• [Passage provided]
#####
2 minute read

scDesign2: a transparent simulator that generates high-fidelity single-cell gene expression count data with gene correlations captured

Intro

Multiple algorithms are available for different single-cell RNA sequencing (scRNA-seq) tasks, including gene expression imputation, dimensionality reduction, cell clustering, and more. However, benchmark studies often evaluate only a fraction of these methods using particular experimental data, which restricts their suitability for various research requirements. As a result, single-cell researchers face challenges in adopting a systematic and flexible approach.

A possible remedy is to use synthetic datasets, which offer known ground truths like cell types and differentially expressed genes, without incurring extra experimental expenses. That’s why we want to simulate single-cell count data, and ideally retain all the correlation information from the real datasets.

Benefits

The ideal simulator should have the following key features:

  1. Adaptability: It can be trained using real data, making it suitable for various experimental protocols and biological conditions.

  2. Gene Preservation: The simulator retains real genes in its synthetic cells, which is important for benchmarking differential gene expression analysis.

  3. Gene Correlation: It captures gene correlations, maintaining the gene correlation structure found in real data. This is crucial for benchmarking multi-gene analyses.
#####
Rewrite the passage on scDesign2 between "1. Adaptability: It" and "benchmarking multi-gene analyses.", inclusive, replacing "benchmarking" with "evaluating" each time it appears.
#####
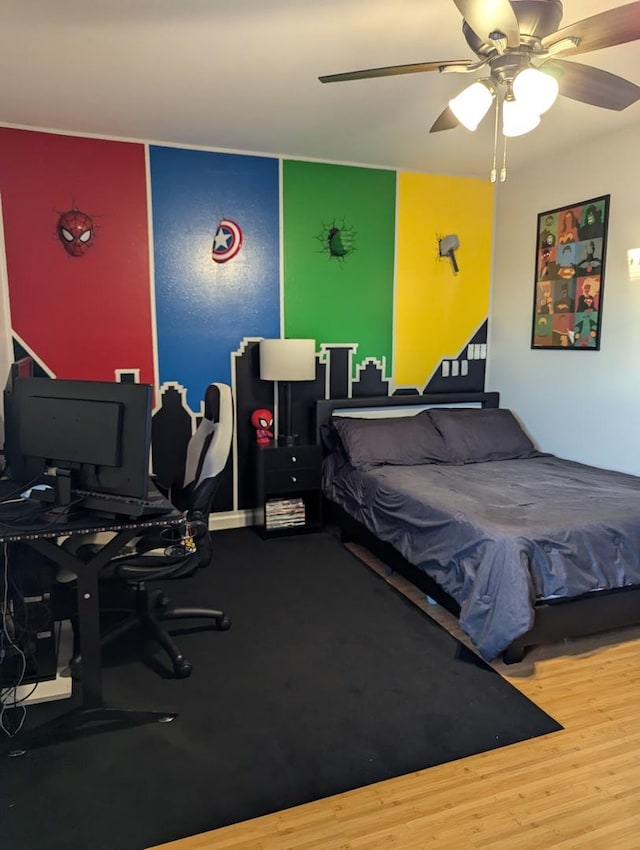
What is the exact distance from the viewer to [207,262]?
4.05 m

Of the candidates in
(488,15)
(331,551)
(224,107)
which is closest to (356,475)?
(331,551)

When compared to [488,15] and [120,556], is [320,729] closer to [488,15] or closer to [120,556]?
[120,556]

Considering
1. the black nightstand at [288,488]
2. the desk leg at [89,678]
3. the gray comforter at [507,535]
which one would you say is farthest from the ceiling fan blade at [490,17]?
the black nightstand at [288,488]

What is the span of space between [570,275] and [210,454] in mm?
2877

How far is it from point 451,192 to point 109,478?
12.0 ft

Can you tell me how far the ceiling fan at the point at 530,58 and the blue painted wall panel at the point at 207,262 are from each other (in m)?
2.05

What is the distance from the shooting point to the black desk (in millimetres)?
2010

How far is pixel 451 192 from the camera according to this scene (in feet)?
15.1

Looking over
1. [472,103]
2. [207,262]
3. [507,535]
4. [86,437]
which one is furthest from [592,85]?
[207,262]

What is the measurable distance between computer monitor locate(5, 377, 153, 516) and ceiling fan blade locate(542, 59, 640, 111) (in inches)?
72.8

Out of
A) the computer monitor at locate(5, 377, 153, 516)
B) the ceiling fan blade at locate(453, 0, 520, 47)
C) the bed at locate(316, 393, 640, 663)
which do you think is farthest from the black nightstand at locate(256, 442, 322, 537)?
the ceiling fan blade at locate(453, 0, 520, 47)

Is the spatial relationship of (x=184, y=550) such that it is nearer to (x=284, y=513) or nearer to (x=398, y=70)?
(x=284, y=513)

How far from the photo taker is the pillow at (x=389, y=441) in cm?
395

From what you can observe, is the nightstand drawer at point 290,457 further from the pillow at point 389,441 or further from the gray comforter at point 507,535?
the gray comforter at point 507,535
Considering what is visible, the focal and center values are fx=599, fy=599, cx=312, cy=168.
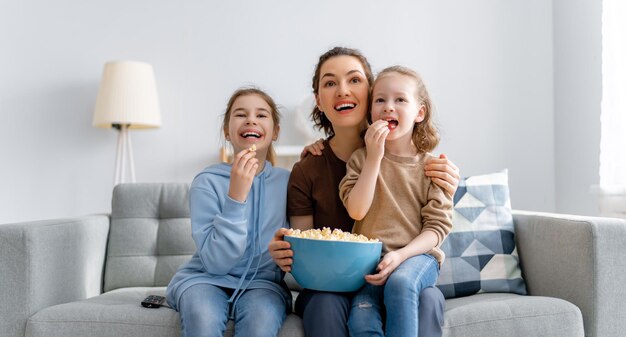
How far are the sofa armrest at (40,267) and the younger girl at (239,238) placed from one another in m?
0.36

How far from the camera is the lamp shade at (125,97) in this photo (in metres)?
2.85

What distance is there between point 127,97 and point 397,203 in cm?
176

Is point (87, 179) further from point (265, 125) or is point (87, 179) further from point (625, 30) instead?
point (625, 30)

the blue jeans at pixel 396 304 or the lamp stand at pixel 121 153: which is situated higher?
the lamp stand at pixel 121 153

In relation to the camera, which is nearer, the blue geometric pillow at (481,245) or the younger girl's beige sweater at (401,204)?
the younger girl's beige sweater at (401,204)

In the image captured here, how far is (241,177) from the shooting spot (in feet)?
4.96

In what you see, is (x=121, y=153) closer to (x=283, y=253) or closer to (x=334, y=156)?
(x=334, y=156)

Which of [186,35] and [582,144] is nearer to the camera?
[582,144]

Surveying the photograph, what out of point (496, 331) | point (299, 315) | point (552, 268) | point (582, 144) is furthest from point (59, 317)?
point (582, 144)

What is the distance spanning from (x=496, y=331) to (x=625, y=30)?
1.59m

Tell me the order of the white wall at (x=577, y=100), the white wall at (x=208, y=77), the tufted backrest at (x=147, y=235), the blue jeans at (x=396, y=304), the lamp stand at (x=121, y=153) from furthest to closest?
1. the white wall at (x=208, y=77)
2. the lamp stand at (x=121, y=153)
3. the white wall at (x=577, y=100)
4. the tufted backrest at (x=147, y=235)
5. the blue jeans at (x=396, y=304)

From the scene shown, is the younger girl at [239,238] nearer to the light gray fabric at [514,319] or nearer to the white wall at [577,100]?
the light gray fabric at [514,319]

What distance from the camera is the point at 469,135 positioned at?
320 centimetres

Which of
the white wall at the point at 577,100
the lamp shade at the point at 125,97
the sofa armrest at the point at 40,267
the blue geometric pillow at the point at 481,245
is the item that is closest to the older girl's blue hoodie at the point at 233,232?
the sofa armrest at the point at 40,267
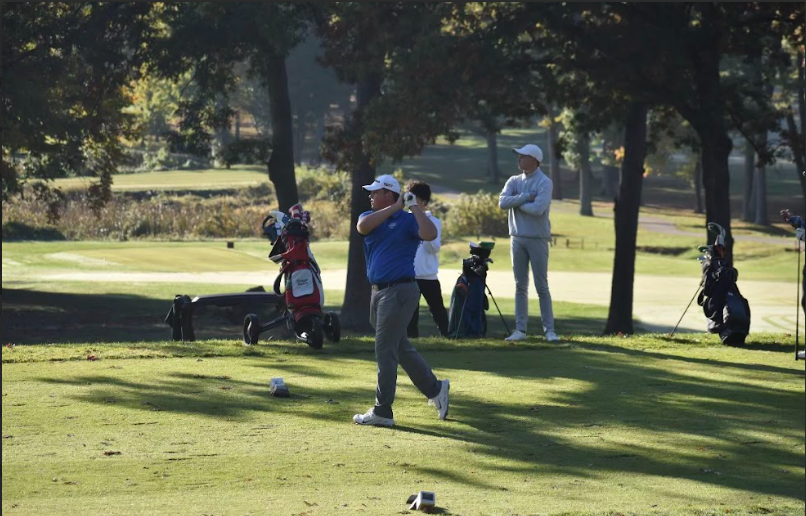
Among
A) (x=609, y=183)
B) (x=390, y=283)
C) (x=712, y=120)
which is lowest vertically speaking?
(x=390, y=283)

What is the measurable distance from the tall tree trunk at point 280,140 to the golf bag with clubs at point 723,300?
1012 cm

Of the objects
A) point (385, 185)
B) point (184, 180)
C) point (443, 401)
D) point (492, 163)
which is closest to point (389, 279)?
point (385, 185)

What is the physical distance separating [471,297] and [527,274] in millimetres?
1210

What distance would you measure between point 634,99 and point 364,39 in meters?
4.58

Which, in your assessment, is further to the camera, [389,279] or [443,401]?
[443,401]

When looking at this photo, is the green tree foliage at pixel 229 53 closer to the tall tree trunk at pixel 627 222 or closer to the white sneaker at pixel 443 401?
the tall tree trunk at pixel 627 222

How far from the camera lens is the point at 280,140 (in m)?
24.0

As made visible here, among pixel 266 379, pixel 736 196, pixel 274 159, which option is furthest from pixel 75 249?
pixel 736 196

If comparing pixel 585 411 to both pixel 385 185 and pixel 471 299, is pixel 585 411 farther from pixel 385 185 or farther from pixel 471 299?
pixel 471 299

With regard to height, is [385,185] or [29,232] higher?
[385,185]

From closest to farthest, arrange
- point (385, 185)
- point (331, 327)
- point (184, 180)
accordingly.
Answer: point (385, 185) < point (331, 327) < point (184, 180)

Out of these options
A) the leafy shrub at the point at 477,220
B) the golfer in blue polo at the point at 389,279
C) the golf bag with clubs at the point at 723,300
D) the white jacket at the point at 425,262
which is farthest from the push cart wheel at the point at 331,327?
the leafy shrub at the point at 477,220

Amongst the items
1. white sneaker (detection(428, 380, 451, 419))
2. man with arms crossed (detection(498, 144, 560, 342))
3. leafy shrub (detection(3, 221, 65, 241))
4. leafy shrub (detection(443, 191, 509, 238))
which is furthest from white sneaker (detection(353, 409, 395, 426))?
leafy shrub (detection(443, 191, 509, 238))

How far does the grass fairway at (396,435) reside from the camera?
25.4ft
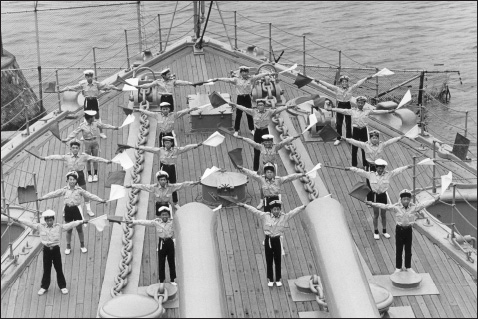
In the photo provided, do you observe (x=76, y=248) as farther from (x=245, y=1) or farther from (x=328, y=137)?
(x=245, y=1)

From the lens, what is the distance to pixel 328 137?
17.1m

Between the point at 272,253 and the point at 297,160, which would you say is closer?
the point at 272,253

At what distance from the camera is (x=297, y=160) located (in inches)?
708

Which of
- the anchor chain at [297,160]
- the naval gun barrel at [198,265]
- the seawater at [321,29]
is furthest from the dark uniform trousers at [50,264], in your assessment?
the seawater at [321,29]

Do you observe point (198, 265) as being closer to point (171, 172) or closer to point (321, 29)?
point (171, 172)

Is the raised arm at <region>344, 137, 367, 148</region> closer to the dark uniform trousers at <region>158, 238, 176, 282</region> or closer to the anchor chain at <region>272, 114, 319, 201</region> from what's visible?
→ the anchor chain at <region>272, 114, 319, 201</region>

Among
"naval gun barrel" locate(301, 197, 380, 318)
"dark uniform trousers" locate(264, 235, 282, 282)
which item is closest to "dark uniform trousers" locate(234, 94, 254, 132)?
"naval gun barrel" locate(301, 197, 380, 318)

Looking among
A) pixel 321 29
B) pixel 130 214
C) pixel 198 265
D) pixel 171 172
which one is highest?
pixel 198 265

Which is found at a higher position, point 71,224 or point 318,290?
point 71,224

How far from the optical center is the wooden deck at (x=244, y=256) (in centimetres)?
1422

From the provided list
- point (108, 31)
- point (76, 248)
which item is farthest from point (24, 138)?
point (108, 31)

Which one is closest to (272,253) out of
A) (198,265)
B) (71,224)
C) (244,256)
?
(244,256)

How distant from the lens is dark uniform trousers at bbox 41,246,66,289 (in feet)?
46.7

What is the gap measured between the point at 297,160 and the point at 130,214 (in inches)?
125
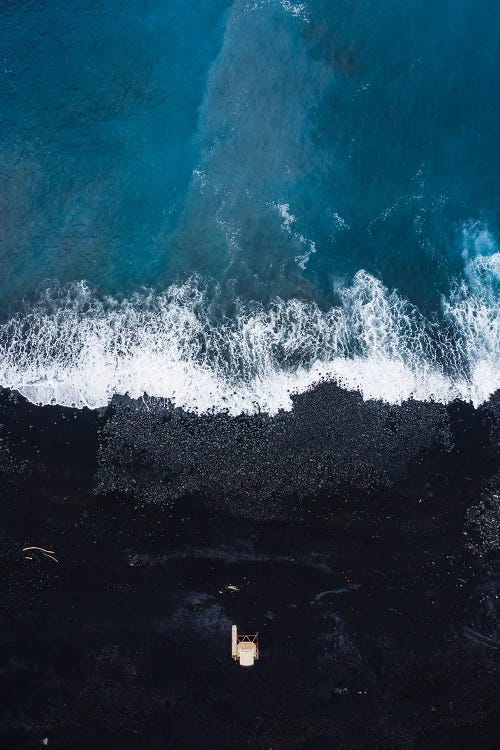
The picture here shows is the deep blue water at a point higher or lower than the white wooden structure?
higher

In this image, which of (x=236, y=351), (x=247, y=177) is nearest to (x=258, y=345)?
(x=236, y=351)

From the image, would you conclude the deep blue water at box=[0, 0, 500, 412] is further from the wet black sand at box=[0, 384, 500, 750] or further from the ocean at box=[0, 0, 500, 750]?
the wet black sand at box=[0, 384, 500, 750]

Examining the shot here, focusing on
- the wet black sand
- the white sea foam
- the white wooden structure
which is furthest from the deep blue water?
the white wooden structure

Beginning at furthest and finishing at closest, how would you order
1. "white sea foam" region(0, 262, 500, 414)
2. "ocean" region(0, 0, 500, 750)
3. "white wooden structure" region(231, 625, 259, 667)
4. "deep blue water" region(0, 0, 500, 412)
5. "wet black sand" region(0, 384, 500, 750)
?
1. "deep blue water" region(0, 0, 500, 412)
2. "white sea foam" region(0, 262, 500, 414)
3. "ocean" region(0, 0, 500, 750)
4. "wet black sand" region(0, 384, 500, 750)
5. "white wooden structure" region(231, 625, 259, 667)

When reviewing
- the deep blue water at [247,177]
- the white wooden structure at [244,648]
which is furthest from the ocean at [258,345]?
the white wooden structure at [244,648]

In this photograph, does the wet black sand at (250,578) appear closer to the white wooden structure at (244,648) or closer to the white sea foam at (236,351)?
the white wooden structure at (244,648)

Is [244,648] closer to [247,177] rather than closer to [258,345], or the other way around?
[258,345]
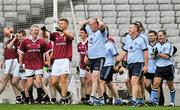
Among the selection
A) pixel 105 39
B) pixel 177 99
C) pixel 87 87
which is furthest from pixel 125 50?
pixel 177 99

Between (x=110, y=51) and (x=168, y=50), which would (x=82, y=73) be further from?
(x=168, y=50)

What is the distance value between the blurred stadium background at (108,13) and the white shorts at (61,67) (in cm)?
608

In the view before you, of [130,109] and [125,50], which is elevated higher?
[125,50]

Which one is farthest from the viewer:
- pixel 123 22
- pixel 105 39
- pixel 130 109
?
pixel 123 22

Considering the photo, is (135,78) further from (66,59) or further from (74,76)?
(74,76)

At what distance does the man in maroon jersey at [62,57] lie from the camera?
603 inches

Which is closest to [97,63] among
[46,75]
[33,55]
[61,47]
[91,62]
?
[91,62]

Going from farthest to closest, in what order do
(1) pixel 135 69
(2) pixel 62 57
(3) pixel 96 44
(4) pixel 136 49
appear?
(2) pixel 62 57, (3) pixel 96 44, (4) pixel 136 49, (1) pixel 135 69

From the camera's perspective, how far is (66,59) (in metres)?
15.6

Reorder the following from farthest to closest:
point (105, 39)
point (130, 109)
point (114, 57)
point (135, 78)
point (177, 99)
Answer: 1. point (177, 99)
2. point (114, 57)
3. point (105, 39)
4. point (135, 78)
5. point (130, 109)

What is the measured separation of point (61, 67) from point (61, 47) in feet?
1.77

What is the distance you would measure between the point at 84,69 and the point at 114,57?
111cm

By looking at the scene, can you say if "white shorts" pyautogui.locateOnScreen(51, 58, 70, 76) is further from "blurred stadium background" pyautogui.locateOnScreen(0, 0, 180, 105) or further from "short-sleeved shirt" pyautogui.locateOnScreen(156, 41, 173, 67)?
"blurred stadium background" pyautogui.locateOnScreen(0, 0, 180, 105)

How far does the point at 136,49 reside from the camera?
14875mm
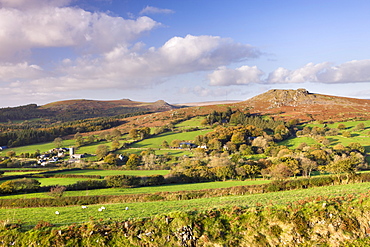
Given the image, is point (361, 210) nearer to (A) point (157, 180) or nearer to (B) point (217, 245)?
(B) point (217, 245)

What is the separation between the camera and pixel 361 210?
15.4 m

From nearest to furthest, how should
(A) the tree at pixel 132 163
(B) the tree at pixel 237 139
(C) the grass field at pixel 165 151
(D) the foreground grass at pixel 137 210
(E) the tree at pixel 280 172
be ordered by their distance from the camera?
(D) the foreground grass at pixel 137 210 < (E) the tree at pixel 280 172 < (A) the tree at pixel 132 163 < (C) the grass field at pixel 165 151 < (B) the tree at pixel 237 139

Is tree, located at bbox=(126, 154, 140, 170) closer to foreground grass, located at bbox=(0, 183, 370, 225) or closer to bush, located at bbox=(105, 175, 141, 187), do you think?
bush, located at bbox=(105, 175, 141, 187)

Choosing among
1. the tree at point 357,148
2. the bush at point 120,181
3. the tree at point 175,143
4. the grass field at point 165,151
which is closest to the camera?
the bush at point 120,181

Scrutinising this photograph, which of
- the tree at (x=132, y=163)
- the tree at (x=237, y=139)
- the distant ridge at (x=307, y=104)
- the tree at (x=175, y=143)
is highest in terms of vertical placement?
the distant ridge at (x=307, y=104)

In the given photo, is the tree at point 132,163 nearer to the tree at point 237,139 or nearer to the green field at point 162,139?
the green field at point 162,139

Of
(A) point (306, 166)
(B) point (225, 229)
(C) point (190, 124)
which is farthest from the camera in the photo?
(C) point (190, 124)

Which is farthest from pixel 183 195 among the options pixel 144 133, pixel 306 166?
pixel 144 133

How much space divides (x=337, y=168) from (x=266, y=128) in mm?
67861

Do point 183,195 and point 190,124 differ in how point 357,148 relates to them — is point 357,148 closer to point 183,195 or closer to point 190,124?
point 183,195

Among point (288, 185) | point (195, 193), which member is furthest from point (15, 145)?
point (288, 185)

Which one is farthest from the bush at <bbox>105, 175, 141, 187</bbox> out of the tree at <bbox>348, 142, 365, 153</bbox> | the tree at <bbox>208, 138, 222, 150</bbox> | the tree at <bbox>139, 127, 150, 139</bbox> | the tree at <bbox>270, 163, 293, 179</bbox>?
the tree at <bbox>139, 127, 150, 139</bbox>

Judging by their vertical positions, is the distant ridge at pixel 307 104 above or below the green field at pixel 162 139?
above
#####
• [Output below]
1. Adaptability: It can be trained using real data, making it suitable for various experimental protocols and biological conditions.

  2. Gene Preservation: The simulator retains real genes in its synthetic cells, which is important for evaluating differential gene expression analysis.

  3. Gene Correlation: It captures gene correlations, maintaining the gene correlation structure found in real data. This is crucial for evaluating multi-gene analyses.